Once that is in place, you should be able to run the following.

In [3]:
from utils.graph_utils import Neo4jConnection, load_db_config

neocon = Neo4jConnection(config_file='.db_config.yaml')
neocon.test_connection()

Connection successful!


True

## Build a submodule

We are often working with data ad hoc. This means we cannot define the constraints of the problem in a clear and general sense. As a result, `science_data_kit` focuses on providing barebones skeleton code to expedite building out your use case on a project-by-project basis.

Below, you can find some example queries that utilize the built-in functions to collect relevant information

In [None]:
import numpy as np


def fetch_imaging_sessions_by_mouse(session_count_min=1, contains_tbd=False):
    _substr = ""
    if not contains_tbd:
        _substr = "NOT"
    return neocon.query_to_dataframe(f"""
        MATCH (m:Mouse)<-[i:IMAGED]-(ims:ImagingSession)
        WITH m, COUNT(DISTINCT ims) AS session_count
        WHERE session_count >= {session_count_min}
        AND {_substr} ( m.uid CONTAINS 'TBD' or m.uid CONTAINS 'nan' ) 
        MATCH (m)<-[i:IMAGED]-(ims)  // Re-match after filtering
        RETURN m.uid AS uid, COUNT(DISTINCT ims.filepath) AS session_count, COLLECT(ims.filepath) AS filepaths
        ORDER BY session_count DESC 
    """)

def fetch_imaging_session_by_mouse_and_date(session_count_min=1, contains_tbd=False, tbd_filter=True):
    _filter = ""
    if tbd_filter:
        _substr = ""
        if not contains_tbd:
            _substr = "NOT"
        _filter = f"        AND {_substr} ( m.uid CONTAINS 'TBD' or m.uid CONTAINS 'nan' )"
    return neocon.query_to_dataframe(f"""
        MATCH (m:Mouse)<-[i:IMAGED]-(ims:ImagingSession)
        WITH m, COUNT(DISTINCT ims) AS session_count
        WHERE session_count >= {session_count_min}
        {_filter}
        MATCH (m)<-[i:IMAGED]-(ims)  // Re-match after filtering
        RETURN m.uid AS uid, ims.Date AS date, ims.filepath AS filepath
    """)

def fetch_imaging_session_count_across_mice(session_count_min=1, contains_tbd=False, tbd_filter=True):
    _filter = ""
    if tbd_filter:
        _substr = ""
        if not contains_tbd:
            _substr = "NOT"
        _filter = f"        AND {_substr} ( m.uid CONTAINS 'TBD' or m.uid CONTAINS 'nan' )"

### Data provided
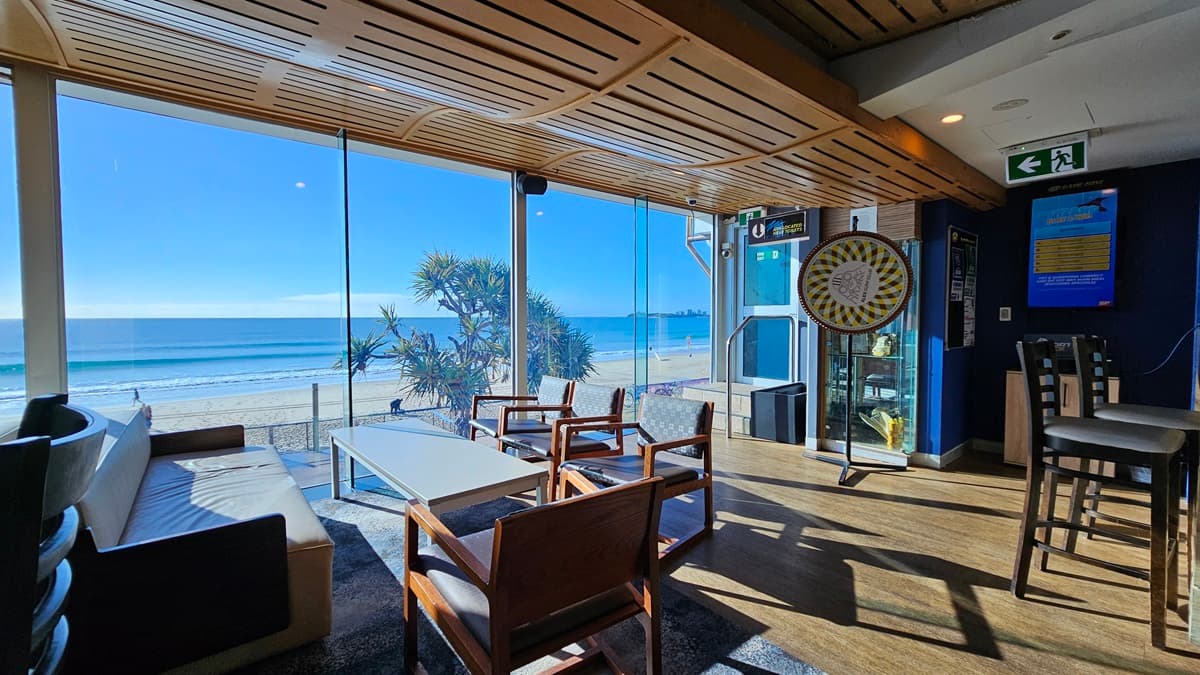On the left, there is a black sofa with a white cushion. In the middle, there are wooden chairs and a white coffee table on a dark rug, with large windows offering a view of the beach and sea. In the background, there is a dartboard mounted on a blue wall and a vending machine. On the right, there are high tables with stools and an emergency exit sign above. The floor is wooden, and the ceiling has a wooden slat design with recessed lighting.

### What you are asked to do
From the notebook text on querying imaging sessions, pull out the passage from "Once that is" up to and including "Connection successful!", word for word.

### Answer for the task
Once that is in place, you should be able to run the following.

In [3]:
from utils.graph_utils import Neo4jConnection, load_db_config

neocon = Neo4jConnection(config_file='.db_config.yaml')
neocon.test_connection()

Connection successful!